| What you should do |
In the items below, change "nearest" to "closest" and keep all other wording the same. Leave the pictures out of your version.

- - - - - - -

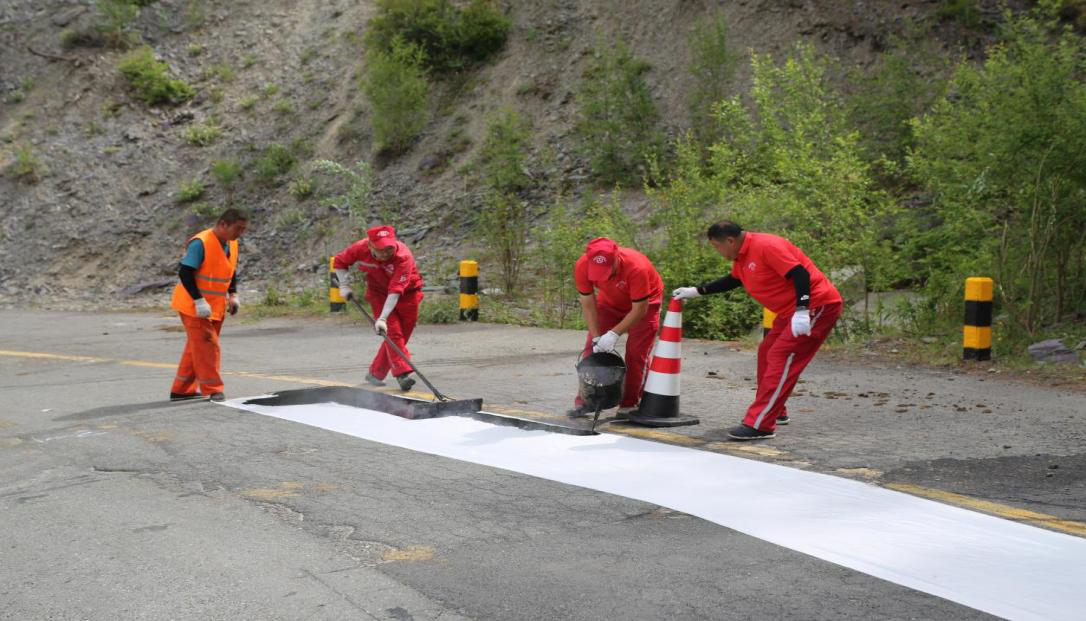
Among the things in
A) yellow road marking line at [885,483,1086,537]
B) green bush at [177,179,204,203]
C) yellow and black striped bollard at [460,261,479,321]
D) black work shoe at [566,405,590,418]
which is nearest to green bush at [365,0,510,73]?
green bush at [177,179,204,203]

- - - - - - -

| Expected answer |
Among the things in
A) yellow road marking line at [885,483,1086,537]
B) green bush at [177,179,204,203]
C) yellow and black striped bollard at [460,261,479,321]
D) black work shoe at [566,405,590,418]
which is closest to green bush at [365,0,510,73]?
green bush at [177,179,204,203]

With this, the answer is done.